◆ **Task requirements**: Working from the line that contains "What spatial distance" down to the last line below, repeat each line exactly.

◆ **Raw data**:
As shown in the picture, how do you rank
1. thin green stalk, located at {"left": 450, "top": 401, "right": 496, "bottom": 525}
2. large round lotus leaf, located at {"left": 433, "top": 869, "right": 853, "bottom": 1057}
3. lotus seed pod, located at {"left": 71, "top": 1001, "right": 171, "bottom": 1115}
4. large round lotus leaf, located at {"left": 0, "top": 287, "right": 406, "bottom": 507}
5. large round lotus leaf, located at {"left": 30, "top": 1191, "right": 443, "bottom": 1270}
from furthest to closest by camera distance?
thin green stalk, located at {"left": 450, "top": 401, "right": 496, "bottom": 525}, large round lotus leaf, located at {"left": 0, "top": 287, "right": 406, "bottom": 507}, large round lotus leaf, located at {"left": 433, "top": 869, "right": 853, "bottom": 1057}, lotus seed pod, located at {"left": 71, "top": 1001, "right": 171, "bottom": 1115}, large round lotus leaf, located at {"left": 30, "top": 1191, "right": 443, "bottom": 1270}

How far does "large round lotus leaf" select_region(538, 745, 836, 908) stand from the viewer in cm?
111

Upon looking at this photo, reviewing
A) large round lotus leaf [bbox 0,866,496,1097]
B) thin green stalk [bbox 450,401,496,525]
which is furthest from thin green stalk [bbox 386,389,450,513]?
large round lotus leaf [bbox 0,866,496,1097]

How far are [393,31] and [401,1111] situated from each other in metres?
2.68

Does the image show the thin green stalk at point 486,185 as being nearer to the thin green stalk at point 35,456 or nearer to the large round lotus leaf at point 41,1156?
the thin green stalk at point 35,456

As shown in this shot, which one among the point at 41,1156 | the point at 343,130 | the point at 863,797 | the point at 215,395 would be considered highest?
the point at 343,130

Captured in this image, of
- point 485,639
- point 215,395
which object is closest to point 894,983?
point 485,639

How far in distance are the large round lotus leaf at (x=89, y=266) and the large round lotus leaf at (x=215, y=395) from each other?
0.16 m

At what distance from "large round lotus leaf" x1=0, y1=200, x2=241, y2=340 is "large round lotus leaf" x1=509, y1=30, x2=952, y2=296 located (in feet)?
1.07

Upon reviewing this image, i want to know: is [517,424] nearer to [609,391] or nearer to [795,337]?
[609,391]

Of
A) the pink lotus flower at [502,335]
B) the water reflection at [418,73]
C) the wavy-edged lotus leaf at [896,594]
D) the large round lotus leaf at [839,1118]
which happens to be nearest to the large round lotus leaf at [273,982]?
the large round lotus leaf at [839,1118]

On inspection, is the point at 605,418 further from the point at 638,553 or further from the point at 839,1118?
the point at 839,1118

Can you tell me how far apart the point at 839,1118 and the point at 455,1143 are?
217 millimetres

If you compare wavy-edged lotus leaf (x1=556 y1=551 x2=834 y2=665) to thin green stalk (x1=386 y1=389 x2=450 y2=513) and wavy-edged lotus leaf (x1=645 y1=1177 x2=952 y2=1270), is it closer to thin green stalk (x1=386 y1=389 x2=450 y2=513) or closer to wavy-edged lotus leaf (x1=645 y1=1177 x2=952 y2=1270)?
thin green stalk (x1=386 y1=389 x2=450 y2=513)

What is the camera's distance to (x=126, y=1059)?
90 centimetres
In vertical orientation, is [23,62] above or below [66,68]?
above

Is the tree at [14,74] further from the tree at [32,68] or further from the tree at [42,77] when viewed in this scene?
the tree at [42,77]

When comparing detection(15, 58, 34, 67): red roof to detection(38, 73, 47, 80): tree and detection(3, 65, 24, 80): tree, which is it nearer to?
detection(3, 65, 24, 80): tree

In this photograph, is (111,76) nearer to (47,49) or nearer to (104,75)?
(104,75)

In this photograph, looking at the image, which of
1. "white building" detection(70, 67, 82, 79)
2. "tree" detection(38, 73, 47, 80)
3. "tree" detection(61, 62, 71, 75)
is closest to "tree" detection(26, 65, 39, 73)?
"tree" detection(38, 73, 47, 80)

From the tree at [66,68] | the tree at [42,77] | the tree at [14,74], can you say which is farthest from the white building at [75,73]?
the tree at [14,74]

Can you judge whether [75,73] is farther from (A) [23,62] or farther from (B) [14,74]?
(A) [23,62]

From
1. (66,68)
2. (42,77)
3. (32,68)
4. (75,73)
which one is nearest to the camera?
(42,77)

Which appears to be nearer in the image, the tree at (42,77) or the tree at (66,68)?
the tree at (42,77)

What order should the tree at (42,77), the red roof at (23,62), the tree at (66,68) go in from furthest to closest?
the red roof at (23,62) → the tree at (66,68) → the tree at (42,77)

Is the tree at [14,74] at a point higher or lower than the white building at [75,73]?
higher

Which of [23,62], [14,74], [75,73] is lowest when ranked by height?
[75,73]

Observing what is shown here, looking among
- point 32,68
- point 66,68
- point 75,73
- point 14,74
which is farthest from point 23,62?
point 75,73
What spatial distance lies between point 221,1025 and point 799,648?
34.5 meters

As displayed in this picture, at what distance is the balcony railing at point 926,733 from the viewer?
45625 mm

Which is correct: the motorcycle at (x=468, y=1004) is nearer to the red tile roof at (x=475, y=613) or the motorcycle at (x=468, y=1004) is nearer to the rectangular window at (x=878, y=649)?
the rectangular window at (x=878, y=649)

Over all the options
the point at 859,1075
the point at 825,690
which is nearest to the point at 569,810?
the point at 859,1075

◆ **Response**:
What spatial distance lies between point 221,1025 and point 799,648?
34.5 meters

As displayed in this picture, at what distance is the balcony railing at point 926,733 from the viewer?
45625 mm

Which is correct: the motorcycle at (x=468, y=1004) is nearer to the red tile roof at (x=475, y=613) or the motorcycle at (x=468, y=1004) is nearer to the rectangular window at (x=878, y=649)?
the rectangular window at (x=878, y=649)

Over all the options
the point at 859,1075
the point at 825,690
which is nearest to the point at 569,810?
the point at 859,1075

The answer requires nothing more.